Cost-cutting measures and understaffing are contributing to a need to improve the care being given in 65% of hospitals, according to the Care Quality Commission's annual State of Care report published today. The Commission, which monitors, inspects and regulates health and social care services in England, has reported on its assessments of 151 hospitals made as part of a new ‘Ofsted'-style inspection programme which began in April 2014 and is due to be completed by April 2016.

Figures revealed in the report indicate that some 57% of hospitals require improvement, while 8% were rated as inadequate. Just 38% of hospitals were rated ‘good' or ‘outstanding'.

A £4.6bn cut in social care funding has placed increased pressure on hospitals, particularly A&E departments, which have seen a rise in admissions. It emerged last week that NHS trusts have amassed a £1bn deficit in the first three months of the financial year, attributed to the high cost of agency staff brought in to combat understaffing, rising patient numbers and a squeeze on NHS budgets.

The report also covers care in other settings, with 10% of social care settings and 6% of GP surgeries rated as unsafe or ‘inadequate'.

Examples of poor care included:

  • A&E patients left overnight on a trolley in a portable unit without proper nursing assessment
  • Patients being restrained or sedated illegally
  • Medicines being stored at the wrong temperature
  • Medicines being given to patients without checking their identity

Responding to the report, Nigel Edwards, chief executive of the Nuffield Trust thinktank, said "Today's report lays bare the dilemma facing the NHS: how to maintain essential standards of quality and safety while grappling with squeezed finances and staffing problems."

The majority of care being given across the NHS was good, said David Behan, Chief Executive of the Care Quality Commission, but safety is a key concern for the organisation, which pledges to hold failing hospitals, GP surgeries and care settings to account. "We have found dedicated staff working hard to treat people with care, compassion and dignity.

“However, we have also found a wide variation in the quality of care people receive. Alongside good care we have seen examples of poor and unacceptable care and we rated 7% of care as inadequate.

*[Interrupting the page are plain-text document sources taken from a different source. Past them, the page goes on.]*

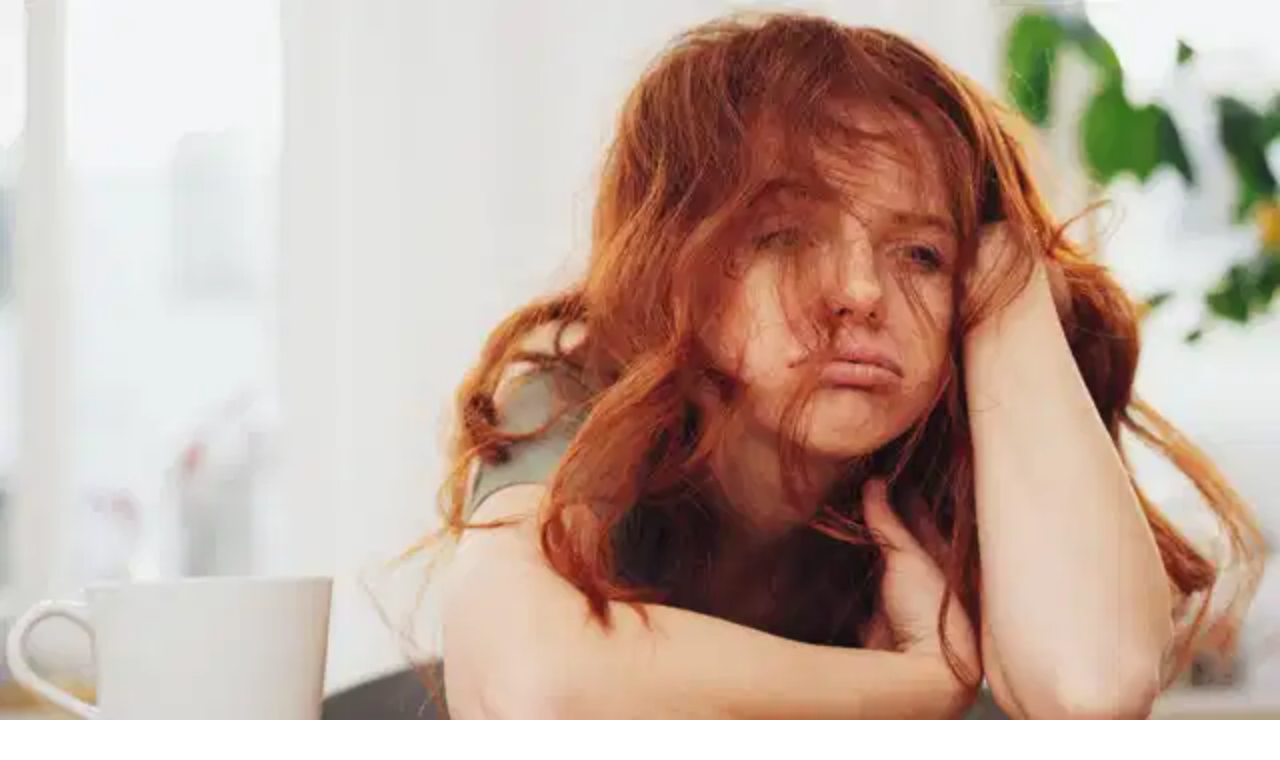

--- FILE ---
content_type: text/x-component
request_url: https://www.her.ie/?_rsc=1dscn
body_size: 15
content:
0:{"b":"C3LtBa-3YFyLrvcwjm3Qb","f":[["children","__PAGE__",["__PAGE__",{}],null,[null,null],false]],"S":false}


--- FILE ---
content_type: text/x-component
request_url: https://www.her.ie/author/her-ie?_rsc=1dscn
body_size: 46
content:
0:{"b":"C3LtBa-3YFyLrvcwjm3Qb","f":[["children","author",["author",{"children":[["slug","her-ie","c"],{"children":["__PAGE__",{}]}]}],null,[null,null],false]],"S":false}
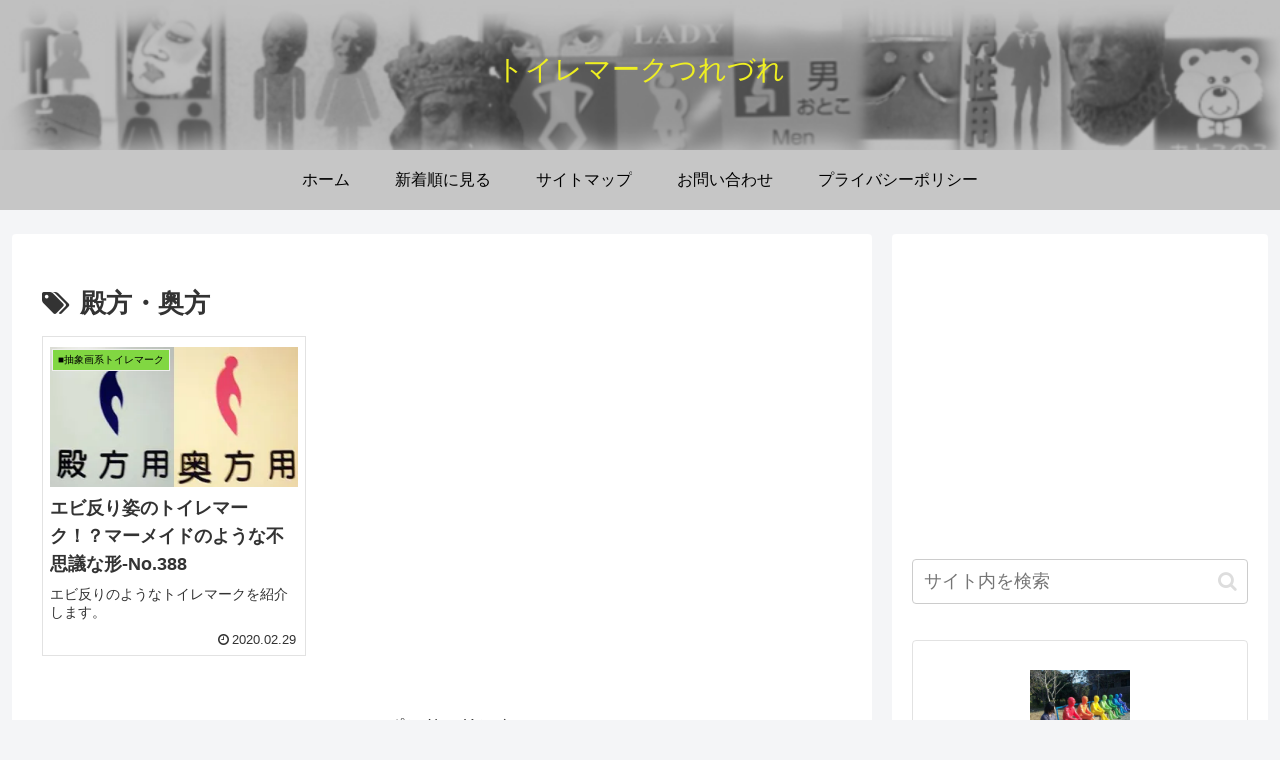

--- FILE ---
content_type: text/html; charset=utf-8
request_url: https://www.google.com/recaptcha/api2/aframe
body_size: 265
content:
<!DOCTYPE HTML><html><head><meta http-equiv="content-type" content="text/html; charset=UTF-8"></head><body><script nonce="DYKetTxIrsB0kuwvpdE1eg">/** Anti-fraud and anti-abuse applications only. See google.com/recaptcha */ try{var clients={'sodar':'https://pagead2.googlesyndication.com/pagead/sodar?'};window.addEventListener("message",function(a){try{if(a.source===window.parent){var b=JSON.parse(a.data);var c=clients[b['id']];if(c){var d=document.createElement('img');d.src=c+b['params']+'&rc='+(localStorage.getItem("rc::a")?sessionStorage.getItem("rc::b"):"");window.document.body.appendChild(d);sessionStorage.setItem("rc::e",parseInt(sessionStorage.getItem("rc::e")||0)+1);localStorage.setItem("rc::h",'1769817729667');}}}catch(b){}});window.parent.postMessage("_grecaptcha_ready", "*");}catch(b){}</script></body></html>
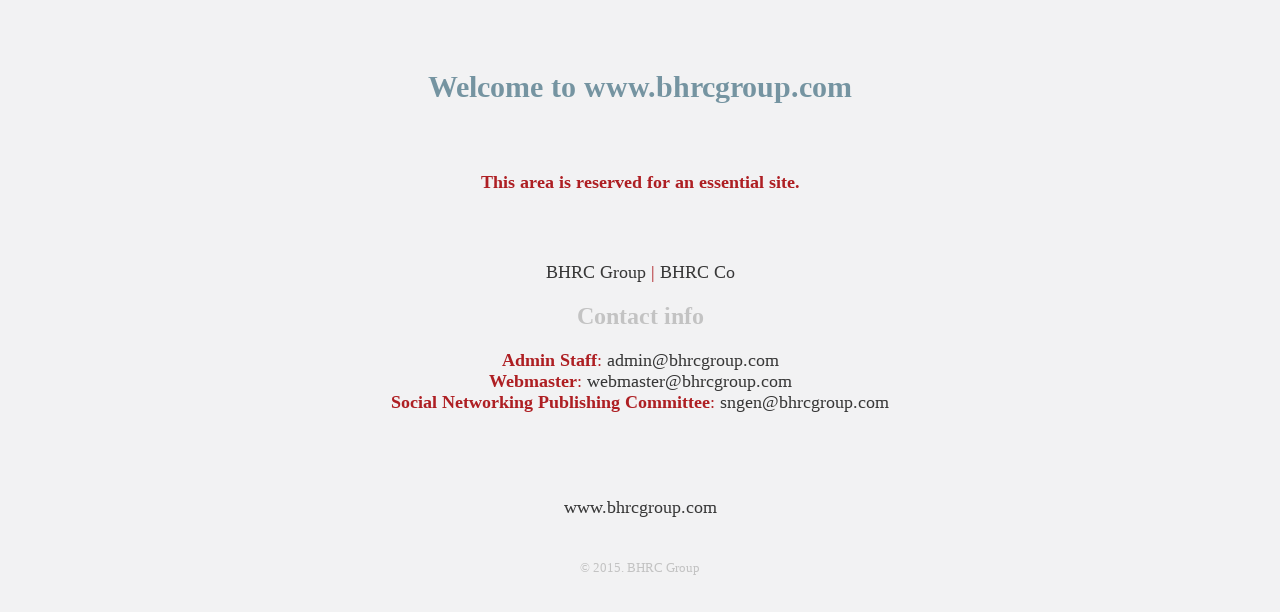

--- FILE ---
content_type: text/html; charset=utf-8
request_url: http://www.bhrcgroup.com/
body_size: 2368
content:
<!DOCTYPE html PUBLIC "-//W3C//DTD XHTML 1.0 Transitional//EN" "http://www.w3.org/TR/xhtml1/DTD/xhtml1-transitional.dtd">
<html xmlns="http://www.w3.org/1999/xhtml">
<head>
<title>BHRC Global | Behavioral Health & Social Research Consulting Services Center | - Welcome to www.bhrcgroup.com - </title>
<link rel="shortcut icon" type="image/x-icon" href="/fav.ico" />
<link href='http://fonts.googleapis.com/css?family=Adamina' rel='stylesheet' type='text/css'>
<meta http-equiv="Content-Type" content="text/html; charset=UTF-8" />
<meta name="p:domain_verify" content="7a02f25a650f7f8d3a85dffd935e5cd9"/>
<meta name="apple-mobile-web-app-title" content="Website Name" />
<meta name="MobileEnabled" content="yes"/>
<meta http-equiv="content-language" content="en-US" />
<meta name="title" content="BHRC Global Website | Behavioral Health & Social Research Consulting Services"/>
<meta name="author" content="BHRC Group" />
<meta name="copyright" content="&copy; BHRC Group. All Rights Reserved" />
<meta name="description" content="Global Website of BHRC. BHRC is a management consulting, behavioral health and research organization focused in human talent development, neuroscience and apllied psychology promoting the commitment to establish citizen oversight helping generate inspection, monitoring and control through individual and social observation."/>
<meta name="keywords" content="BHRC, BHRC Group, Human Research Consulting, BHRCGroup, bhrc, bhrc group, Behavior, Behavioral Neuroscience, Neurofeedback, Management, Human Resources Management, Human Talent, Neuroscience, Psychology, Clinical Psychology, Social Psychology, Organizational Psychology, Law Psychology, Forensic Psychology, Victimologist, Forensic Expert Report, Neuropsychology, Social Lab, Behavioral Report, Social Observatory, Social Issues, Educational Psychology, Environmental Activities, Technology, Strategy Services, Technological Services, Operation Services, Investor Environmental Relations, Research Groups, Career Opportunity, Bogotá Colombia"/>
<meta name="ROBOTS" content="FOLLOW,INDEX"/>
<link rel="canonical" href="http://www.bhrcgroup.com"/>
<meta http-equiv="Content-Script-Type" content="text/javascript" />
<meta http-equiv="Content-Style-Type" content="text/css" />
<meta http-equiv="Content-Language" content="en" />
<meta http-equiv="Content-Language" content="es-es" />
<meta name="keywords" content="Consultoría en Recursos Humanos, Consultoría en Investigación Humana, Ciencias del Comportamiento, Neurociencia, Psicología Conductual, Neurofeedback, Gestión Humana, Gestión de Recursos Humanos, Talento Humano, Neurociencias, Psicología, Psicología Clínica, Psicología Social, Psicología Organizacional, Psicología Jurídica, Psicología Forense, Victimología, Informe de Expertos Forenses, Informe Pericial, Neuropsicología, Laboratorio Social, Informe del Comportamiento, Observatorio Social, Temas sociales, Psicología de la Educación, Actividades Ambientales, Tecnología, Servicios de Estrategia, Servicios tecnológicos, Operación de Servicios, Relaciones con Inversores Ambientales, Grupos de Investigación, Oportunidad de Carrera, Bogotá, Bogotá D.C., Bogotá Colombia "/>



<style type="text/css">
body {
     font-family: 'Georgia', serif;
     background: #F2F2F3;
     margin: 0; /* it's good practice to zero the margin and padding of the body element to account for differing browser defaults */
     padding: 0;
     text-align: center; /* this centers the container in IE 5* browsers. The text is then set to the left aligned default in the #container selector */
     color: #AE1F23;
         border: none;
         font-size:18px;
         font-weight:300;
}
#container {
     margin-top:50px;
     width: 900px;
     background-color: #000000;
     margin-left: auto; /* the auto margins (in conjunction with a
width) center the page */
     margin-right: auto; /* the auto margins (in conjunction with a
width) center the page */
     border: none;
     text-align: left; /* this overrides the text-align: center on the
body element. */
}
.tc {
        text-align:center;
}
.col1 {
        width:900px;
        float:left;
        
.tc {
        text-align:center;
}
        
}
.col2 {
        width:900px;
        float:left;
}
a:link, a:active, a:visited
{
text-decoration:none !important;
color: #383838;
}

h1 {
        color: #7594A1;
        font-size:30px;
        text-align:center;
        font-weight:300;
        padding-right:0px;
}
h2 {
        color: #C3C3C3;
        font-size:24px;
        font-weight:300;
}
strong {
        font-weight:600;
}


p {
        padding:30px 170px;
}
</style>
</head>

<body>
<div id="container">
        <div>
                <div class="col1">
        <h1><strong>Welcome to www.bhrcgroup.com</strong></h1>
        </div>
    </div>
    <div class="hr"></div>
    <div class="col2 tc">
        <p><strong>This area is reserved for an essential site.</strong><br /><br />
</p>
        <div class="tc">
            <a href="mailto:webmaster@bhrcgroup.com" target="_new">BHRC Group</a> | <a href="http://www.bhrc.com.co" target="_new">BHRC Co</a>
        </div>
    </div>
    <div class="hr"></div>
  <div class="col2 tc">
    <h2><strong>Contact info</strong></h2>
    <strong>Admin Staff</strong>: <a href="mailto:admin@bhrcgroup.com">admin@bhrcgroup.com</a><br />
    <strong>Webmaster</strong>: <a href="mailto:webmaster@bhrcgroup.com">webmaster@bhrcgroup.com</a><br />
    <strong>Social Networking Publishing Committee</strong>: <a href="mailto:sngen@bhrcgroup.com">sngen@bhrcgroup.com</a><br /><br /><br /><br /><br />
    <a href="http://www.bhrcgroup.com" target="_new" id="homesite" rel="homesite">www.bhrcgroup.com</a><br /><br /><br />
    <div class="copyright"> <small><font color="#c3c3c3" size="2">© 2015. BHRC Group</font></small> </div>
    
    </div>

</div>
</div>

</body>
</html>
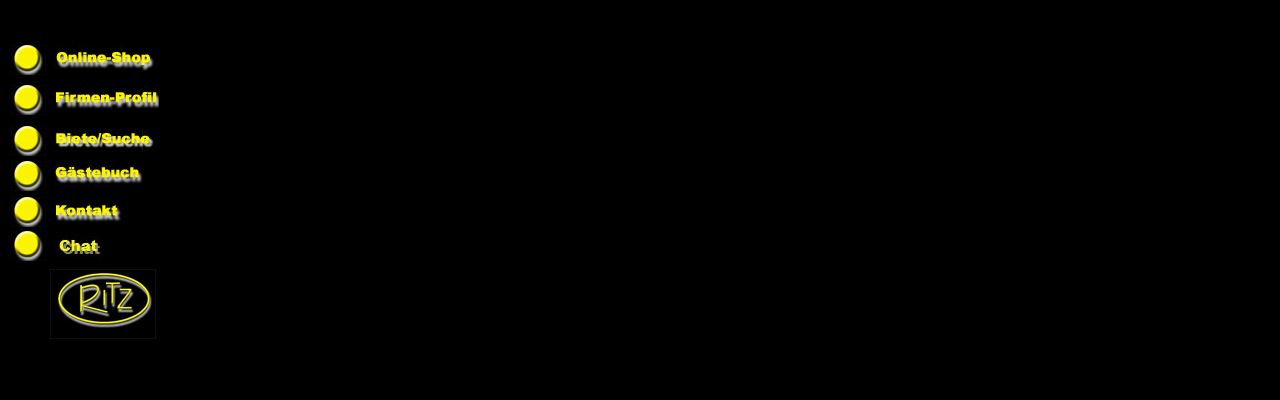

--- FILE ---
content_type: text/html
request_url: http://chopper-world.de/navigation.htm
body_size: 1000
content:
<!doctype html public "-//w3c//dtd html 4.0 transitional//en">
<html>

<head>
<meta http-equiv="Content-Type" content="text/html; charset=iso-8859-1">
<meta name="GENERATOR" content="Microsoft FrontPage 3.0">
<meta name="Microsoft Border" content="none">
<title>Navigation</title>
<base target="Hauptframe">
</head>

<body bgcolor="#000000">

<p>&nbsp;</p>
<div align="left">

<table border="0" width="190">
				<tr>
    <td width="40"><a href=" 	http://zweirad-ritz-parts.de" target="_blank"><img src="buttons/Yellow-button.jpg"
    width="35" height="30" alt="Online-Shop" align="middle" border="0"></a></td>
    <td width="150"><a href="https://zweirad-ritz-parts.de
" target="_blank"><img src="buttons/Online-shop.jpg"
    width="101" height="30" alt="Besuchen Sie unseren Online-Shop !" border="0"></a></td>
  </tr>
				<tr>
    <td width="40"><a href="seiten/profil.html"><img src="buttons/Yellow-button.jpg" width="35" height="30" alt="Firmenprofil"
    align="middle" border="0"></a></td>
    <td width="150"><a href="seiten/profil.html"><img src="buttons/firmen-profil.jpg" width="105" height="43"
    alt="firmen-profil.jpg (5492 Byte)" border="0"></a></td>
  </tr>
				<tr>
    <td width="40"><a href="seiten/suchebiete.htm" target="Hauptframe"><img src="buttons/Yellow-button.jpg"
    width="35" height="30" alt="Biete/Suche" border="0"></a></td>
    <td width="150"><a href="seiten/suchebiete.htm" target="Hauptframe"><img src="buttons/Biete.jpg" width="103"
    height="23" alt="Biete/Suche" border="0"></a></td>
  </tr>
  <tr>
    <td width="40"><a
    href="http://cgi02.puretec.de/cgi-bin/gb_shw?clsid=1681c2f19e0182bbc22b81d5179ad4a6"
    target="_blank"><img src="buttons/Yellow-button.jpg" width="35" height="30" alt="G stebuch"
    border="0" align="middle"></a></td>
    <td width="150"><a
    href="http://cgi02.puretec.de/cgi-bin/gb_shw?clsid=1681c2f19e0182bbc22b81d5179ad4a6"
    target="Hauptframe"><img src="buttons/gaestebuch.jpg" width="95" height="33"
    alt="Tragen Sie sich ein !" border="0"></a></td>
  </tr>
  <tr>
    <td width="40"><a
    href="http://cgi02.puretec.de/cgi-bin/fb_form?clsid=1681c2f19e0182bbc22b81d5179ad4a6"
    target="_blank"><img src="buttons/Yellow-button.jpg" width="35" height="30" alt="Kontakt"
    align="middle" border="0"></a></td>
    <td width="150"><a
    href="http://cgi02.puretec.de/cgi-bin/fb_form?clsid=1681c2f19e0182bbc22b81d5179ad4a6"
    target="Hauptframe"><img src="buttons/Kontakt.jpg" width="74" height="26"
    alt="Der Tag an dem Sie Kontakt aufnahmen !" border="0"></a></td>
  </tr>
				<tr>
					<td width="40"><a
    href="seiten/chat.html?clsid=1681c2f19e0182bbc22b81d5179ad4a6"
    target="Hauptframe"><img src="buttons/Yellow-button.jpg" width="35" height="30" alt="Kontakt"
    align="middle" border="0"></a></td>
					<td width="150"><a href="seiten/chat.html" target="Hauptframe"><img src="buttons/chat.jpg" alt="" height="26" width="74" border="0"></a></td>
				</tr>
				<tr>
    <td colspan="2"></td>
  </tr>
  <tr>
    <td colspan="2"><p align="center"><a href="Ritz_home.htm" target="Hauptframe"><img src="bilder/ritzemb.jpg" width="106"
    height="70" alt="Zweirad-Ritz, Full-Service f r Ihren Chopper" border="0"></a></td>
  </tr>
</table>
</div>
</body>
</html>
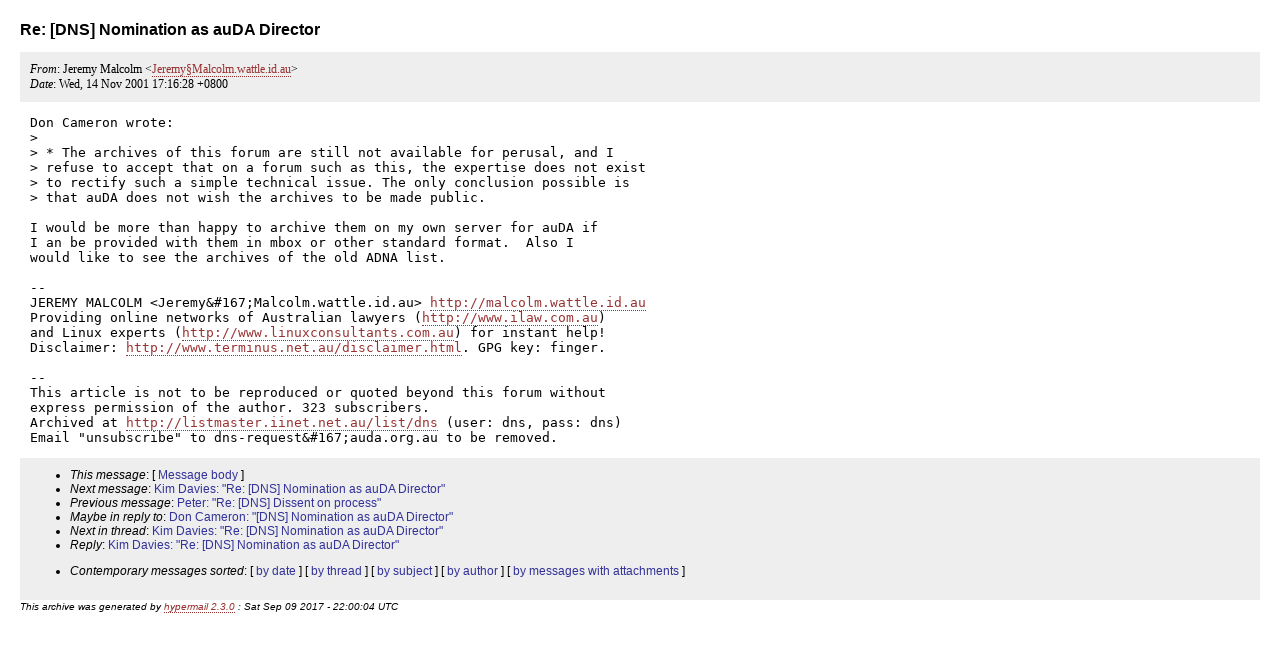

--- FILE ---
content_type: text/html
request_url: http://dotau.org/archive/2001-11/0076.html
body_size: 2055
content:
<title>DNS Mailing List Archives 2001-11: Re: [DNS] Nomination as auDA Director</title>
<link rel="stylesheet" href="/dotau-style.css">
<script src="http://www.google-analytics.com/urchin.js" type="text/javascript">
</script>
<script type="text/javascript">
_uacct = "UA-287549-3";
urchinTracker();
</script>
<h1>Re: [DNS] Nomination as auDA Director</h1>
<p/>
<div class="head">
<h1>Re: [DNS] Nomination as auDA Director</h1>
<!-- received="Wed Nov 14 09:26:40 2001" -->
<!-- isoreceived="20011114092640" -->
<!-- sent="Wed, 14 Nov 2001 17:16:28 +0800" -->
<!-- isosent="20011114091628" -->
<!-- name="Jeremy Malcolm" -->
<!-- email="Jeremy&#167;Malcolm.wattle.id.au" -->
<!-- subject="Re: [DNS] Nomination as auDA Director" -->
<!-- id="3BF2366C.603BB1D8&#167;Malcolm.wattle.id.au" -->
<!-- charset="us-ascii" -->
<!-- inreplyto="007601c16c9a$ac51f420$0164a8c0&#64;aptiva" -->
<!-- expires="-1" -->
<map id="navbar" name="navbar">
<ul class="links">
<li>
<dfn>This message</dfn>:
[ <a href="#start76" name="options1" id="options1" tabindex="1">Message body</a> ]
 [ More options (<a href="#options2">top</a>, <a href="#options3">bottom</a>) ]
</li>
<li>
<dfn>Related messages</dfn>:
<!-- unext="start" -->
[ <a href="0077.html" accesskey="d" title="Kim Davies: &quot;Re: [DNS] Nomination as auDA Director&quot;">Next message</a> ]
[ <a href="0075.html" title="Peter: &quot;Re: [DNS] Dissent on process&quot;">Previous message</a> ]
[ <a href="0064.html" title="Don Cameron: &quot;[DNS] Nomination as auDA Director&quot;">Maybe in reply to</a> ]
<!-- unextthread="start" -->
[ <a href="0077.html" accesskey="t" title="Kim Davies: &quot;Re: [DNS] Nomination as auDA Director&quot;">Next in thread</a> ]
 [ <a href="#replies">Replies</a> ]
<!-- ureply="end" -->
</li>
</ul>
</map>
<ul class="links">
<li><a name="options2" id="options2"></a><dfn>Contemporary messages sorted</dfn>: [ <a href="date.html#msg76" title="Contemporary messages by date">by date</a> ] [ <a href="index.html#msg76" title="Contemporary discussion threads">by thread</a> ] [ <a href="subject.html#msg76" title="Contemporary messages by subject">by subject</a> ] [ <a href="author.html#msg76" title="Contemporary messages by author">by author</a> ] [ <a href="attachment.html" title="Contemporary messages by attachment">by messages with attachments</a> ]</li>
</ul>
</div>
<!-- body="start" -->
<div class="mail">
<address class="headers">
<span id="from">
<dfn>From</dfn>: Jeremy Malcolm &lt;<a href="mailto:Jeremy%26%23167%3BMalcolm.wattle.id.au?Subject=Re%3A%20%5BDNS%5D%20Nomination%20as%20auDA%20Director">Jeremy&#167;Malcolm.wattle.id.au</a>&gt;
</span><br />
<span id="date"><dfn>Date</dfn>: Wed, 14 Nov 2001 17:16:28 +0800</span><br />
</address>
<pre id="body">
<a name="start76" accesskey="j" id="start76"></a>Don Cameron wrote:
&gt; 
&gt; * The archives of this forum are still not available for perusal, and I
&gt; refuse to accept that on a forum such as this, the expertise does not exist
&gt; to rectify such a simple technical issue. The only conclusion possible is
&gt; that auDA does not wish the archives to be made public.

I would be more than happy to archive them on my own server for auDA if
I an be provided with them in mbox or other standard format.  Also I
would like to see the archives of the old ADNA list.

-- 
JEREMY MALCOLM &lt;Jeremy&amp;#167;Malcolm.wattle.id.au&gt; <a href="http://malcolm.wattle.id.au">http://malcolm.wattle.id.au</a>
Providing online networks of Australian lawyers (<a href="http://www.ilaw.com.au">http://www.ilaw.com.au</a>)
and Linux experts (<a href="http://www.linuxconsultants.com.au">http://www.linuxconsultants.com.au</a>) for instant help!
Disclaimer: <a href="http://www.terminus.net.au/disclaimer.html">http://www.terminus.net.au/disclaimer.html</a>. GPG key: finger.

"A key concern has been the safety of the care - a failure to learn when things go wrong, or not having the right number of staff in place with the right skills. Where people are not receiving the quality of care they deserve, we will demand action.”

Responding on behalf of the government, health secretary Jeremy Hunt said:

"We want to make our NHS the safest healthcare system in the world. There are some excellent examples of high quality care across the country but the level of variation is unacceptable.”

“That's exactly why we set up CQC's independent inspection regime which shines a light on poor care to drive up standards.”